The Current Health Clinical Command Center provides this first level of support for the UMass program. Through daily huddles with the UMass team, the virtual Current Health nurses act as a workforce extension, enabling an always-on, cohesive patient experience. This support enabled significant program growth, more than doubling daily admissions in 4 months.
5. Flexible clinical pathways
The UMass team is clinically nimble, so their technology must be, too. They leveraged numerous clinical pathways within the Current Health platform to be able to scale care across diagnoses and curate monitoring and alarming for each patient’s needs.
Current Health’s continuous and intermittent monitoring kits are configured based on each patient’s diagnosis, with intelligent alarms indicating deterioration according to each patient’s relevant risks.

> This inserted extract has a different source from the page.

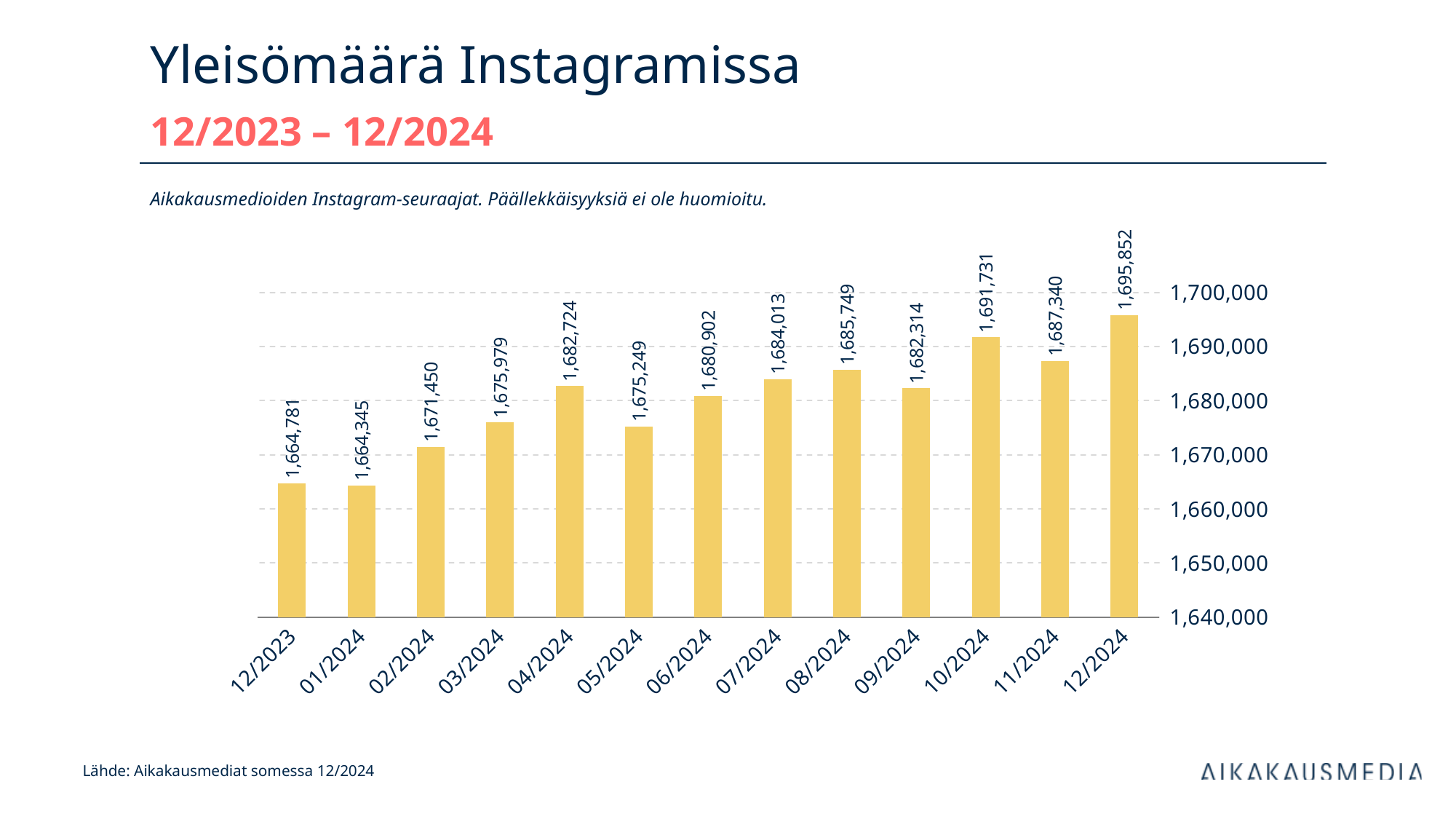
Which month has the highest value? 12/2024 What is the value for 12/2023? 1,664,781 Which is larger, the value for 08/2024 or the value for 09/2024? 08/2024 What kind of chart is shown on the slide? bar chart Do the values generally rise or fall from 12/2023 to 12/2024? rise What is the difference between the values for 12/2024 and 12/2023? 31,071 What is the difference between the values for 10/2024 and 11/2024? 4,391 What is the value for 04/2024? 1,682,724 What is the value for 12/2024? 1,695,852 How many months are shown on the x axis? 13 Which month has the lowest value? 01/2024 Is the value for 05/2024 greater or less than 1,680,000? less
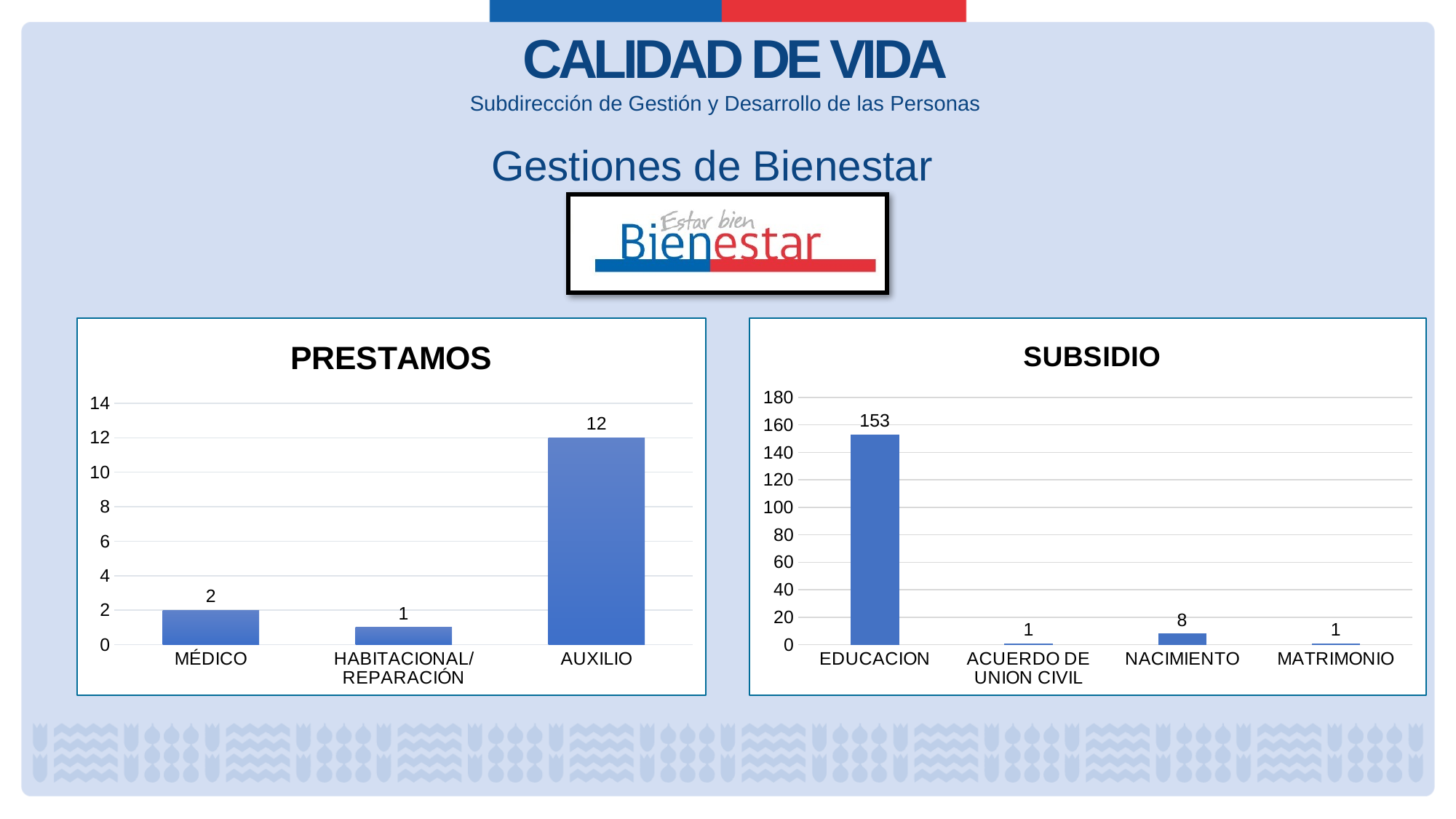
In the SUBSIDIO chart, what is the value for EDUCACION? 153 What type of chart is the SUBSIDIO chart? Bar chart In the SUBSIDIO chart, what is the difference between EDUCACION and NACIMIENTO? 145 In the SUBSIDIO chart, how many categories are shown? 4 In the SUBSIDIO chart, which is larger, NACIMIENTO or MATRIMONIO? NACIMIENTO In the SUBSIDIO chart, which category has the highest value? EDUCACION In the PRESTAMOS chart, which category has the highest value? AUXILIO In the PRESTAMOS chart, what is the value for AUXILIO? 12 In the PRESTAMOS chart, how many categories are shown? 3 In the SUBSIDIO chart, what is the value for NACIMIENTO? 8 In the PRESTAMOS chart, what is the difference between AUXILIO and MÉDICO? 10 In the PRESTAMOS chart, what is the value for HABITACIONAL/REPARACIÓN? 1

6. Data and workflow integrations with the EHR
Finally, scaling patient census requires data and workflow integration. All relevant patient care notes and monitoring highlights flow back into their Epic environment, for easy viewing by both the Hospital at Home team and their referring provider. Patient demographic information is brought from Epic to Current Health, and patients can be both enrolled and discharged from either location.
The deep integration with Epic prevents duplicate work and simplifies providers’ referral and enrollment process, which helps to incentivize the inclusion of more patients within the Hospital at Home program.
Conclusion
The Hospital at Home program at UMass Memorial became one of the nation’s largest in its first year, treating more than 500 patients, showing improved clinical outcomes, and saving more than 3,000 bed days.
The potential of the Hospital at Home model to revolutionize high-acuity care is enormous, but broad-scale impact requires these models to scale to the point that they play a strategic role in the health system’s future development. Ultimately, scaling acute care at home is the result of people, processes, and technology consistently driving toward a common goal.